Footage has resurfaced of Chris Christie once calling Charles Kushner's hiring of a prostitute to seduce his brother-in-law one of the 'most loathsome, disgusting crimes I ever prosecuted', after Donald Trump pardoned Jared's father this week.

The president granted the wealthy real estate magnate, 66, a full pardon Wednesday more than a decade after Christie put Kushner behind bars in a case that began as a massive tax fraud probe and spiraled into a family scandal involving a prostitute, sex tape, and witness intimidation.

The case hits close to home for Trump as Kushner is the father of Jared, Ivanka Trump's husband, and one of the president's closest advisors.

To make matters more complex, then-US Attorney Christie pursued the case against Kushner before going on to work alongside Jared as part of Trump's transition team.

Christie was then sensationally dropped from the team, a move that he last year suggested was revenge from Jared over his father's prosecution.

In an interview with PBS in February 2019, former New Jersey Governor Christie spoke out about his decision to prosecute Kushner.

'I just think it was so obvious he had to be prosecuted,' said Christie.

'I mean if a guy hires a prostitute to seduce his brother-in-law and videotapes it and then sends the videotape to his sister to attempt to intimidate her from testifying before a grand jury, do I really need any more justification than that?

'I mean it's one of the most loathsome, disgusting crimes that I prosecuted when I was US attorney.

'And I was US attorney in New Jersey, Margaret, so we had some loathsome and disgusting crimes going on there.'

Christie added that he had a 'moral and ethical obligation' to pursue charges against Kushner.

The White House issued a statement Wednesday night announcing Kushner's pardon citing his philanthropy work since leaving prison.

'Since completing his sentence in 2006, Mr. Kushner has been devoted to important philanthropic organizations and causes, such as Saint Barnabas Medical Center and United Cerebral Palsy,' said the president's statement.

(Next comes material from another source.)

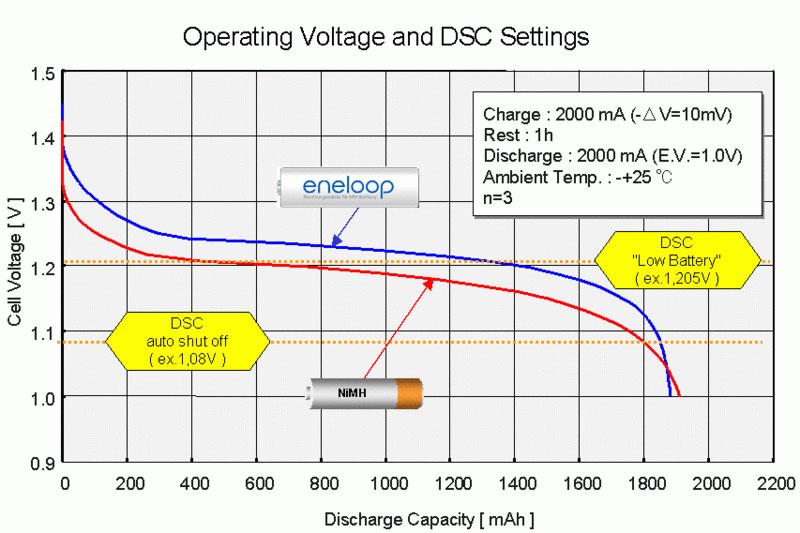 eneloop voltage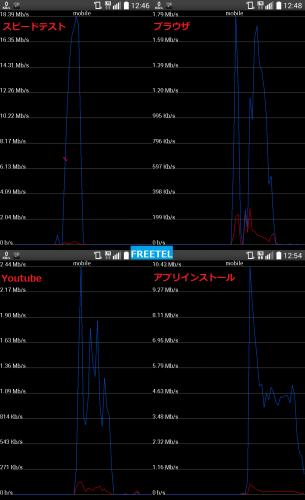 freetel-app-speed-6.23.1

'This record of reform and charity overshadows Mr. Kushner's conviction and 2-year sentence for preparing false tax returns, witness retaliation, and making false statements to the Federal Election Commission.'

Trump also cited support for Kusher's pardon from Brett Tolman, the former US Attorney for Utah, Matt Schlapp, and David Safavian of the American Conservative Union.

The president is plowing ahead with sweeping pardons for dozens of people in his inner circle before he exits the White House in January.

Forty-nine people have been pardoned in the last two days alone.

A total of 26 people were granted full pardons and another three had their sentences at least partly commuted Wednesday.

As well as Kushner these included Trump's former campaign manager Paul Manafort and his longtime ally Roger Stone, both of whom were indicted by special counsel Robert Mueller, went to trial and were convicted of multiple crimes.

Kushner's pardon has refocused the spotlight on the scandal that rocked the New Jersey businessman and put him behind bars for almost two years.

While his son now has very close ties to the Republican party, Kushner used to be one of the most prominent fundraisers for the Democratic party, often hosting events for the likes of President Bill Clinton and Vice President Al Gore.

In 2001, he was the biggest single campaign contributor to New Jersey Governor James McGreevey's campaign, helping him secure a win and in turn being named chairman of the Port Authority of New York and New Jersey.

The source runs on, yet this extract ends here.